Наконец, могильщики ухнули по-бурлацки, навалились, потащили, дьячок затараторил быстрее, и из глубины могилы всплыл на веревках к поверхности земли темный лакированный гроб.
Глава 4
Бетонное крошево и обломки кирпича похрустывали под ногами. Смук осторожно шел вперед. Пистолет в закрытой кобуре, руки на виду. На чужой территории нужно быть вежливым. Беза и Амир со своими людьми остались за околицей около джипов.
Раньше ему не доводилось бывать в Кергене. Земли Смука – и будущие земли Смука – лежали севернее. Селение казалось вымершим. Немудрено – когда на улицах звучат выстрелы и взрываются гранаты, человеческие существа умудряются забиться в такие щели, что и таракан позавидует. Разрушений было немного – десяток выбитых окон, пара разваленных стен. Вдалеке догорал амбар.
На крыльце ближнего дома показался узколиций рыжий парень в очках.
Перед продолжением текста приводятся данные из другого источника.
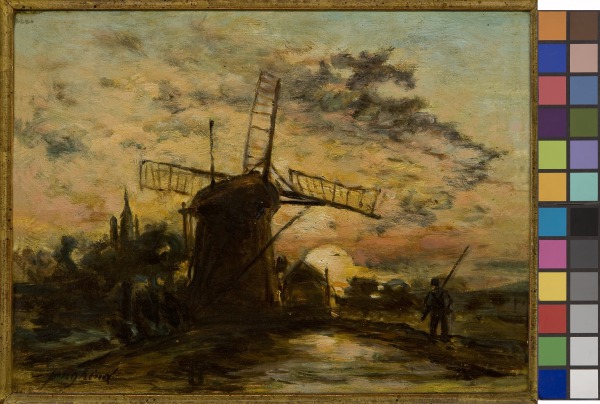 Windmill (Molino de viento)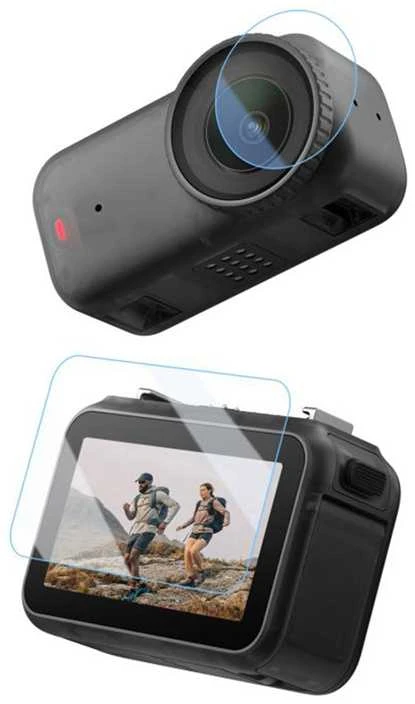 PULUZ Grūdintas Apsauginis Stiklas ir Objektyvo Plėvelė DJI Osmo Nano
Смук ожидал увидеть не его.
– Ты кто? – спросил Смук.
Блеснув очками, парень скрылся за дверью.
В проулок навстречу Смуку вышел рослый беловолосый альбинос в зимнем камуфляже. Как неначатая детская раскраска – минимум цвета.
– Здравствуй, Бледный! – сказал Смук по-албански.
Тот кивнул в ответ, исподлобья глядя на гостя.
– Птицы летят на мертвое мясо? – спросил Бледный; он говорил на албанском медленно, с сильным акцентом. – Зачем приехал, Фитим? Посмеяться над нашими потерями?
Не только, подумал Смук.
– Мы на одной стороне, Бледный, – сказал он, неторопливо и аккуратно подбирая правильные слова. – Мы делаем общее дело. Мне жаль, что югославы коварно напали на твоих людей. Ты знаешь, с кем вы сражались?
Фигура речи, не более – Смуку донесли, что никакого сражения не было. Набег на рассвете, часовые ликвидированы, молниеносная атака. Много жертв, уничтоженный арсенал. Взрывы было слышно очень издалека.
– Думаю, это Черный взвод, – сказал Бледный. – Говорят, полковник Брегич собирает опытных бойцов лично, по одному человеку, каждого смотрит сам. Это не обычные военные, а его ударный кулак. Гранаты в окна, потом добивали из автоматов. Очень быстрые. Цель – максимальный урон. Потом сразу отошли. Они действовали, как мы.
– Скольких ты потерял?
– Тридцать пять. Больше, – неохотно ответил Бледный.
Сегодня будет хороший день, решил Смук.
Бледный был уникальным полевым командиром – единственным пришлым на позиции такого уровня в ОАК. В его отряде почти не было косоваров и албанцев – в основном солдаты удачи с разных концов Европы и идейные борцы за всемирный халифат: саудиты, катарцы, пакистанцы.
Освободительная Армия Косова больше походила на средневековое войско. Не было единой вертикали управления, каждый полевой командир контролировал свою территорию и вел свой бизнес, вес каждого определялся количеством бойцов, оружия, денег. Стычки между отрядами происходили регулярно – всегда находилось что-то не до конца поделенное. Но для борьбы с общим врагом – югославской армией и полицией – полевые командиры умели ненадолго объединяться и забывать о разногласиях и личных счетах.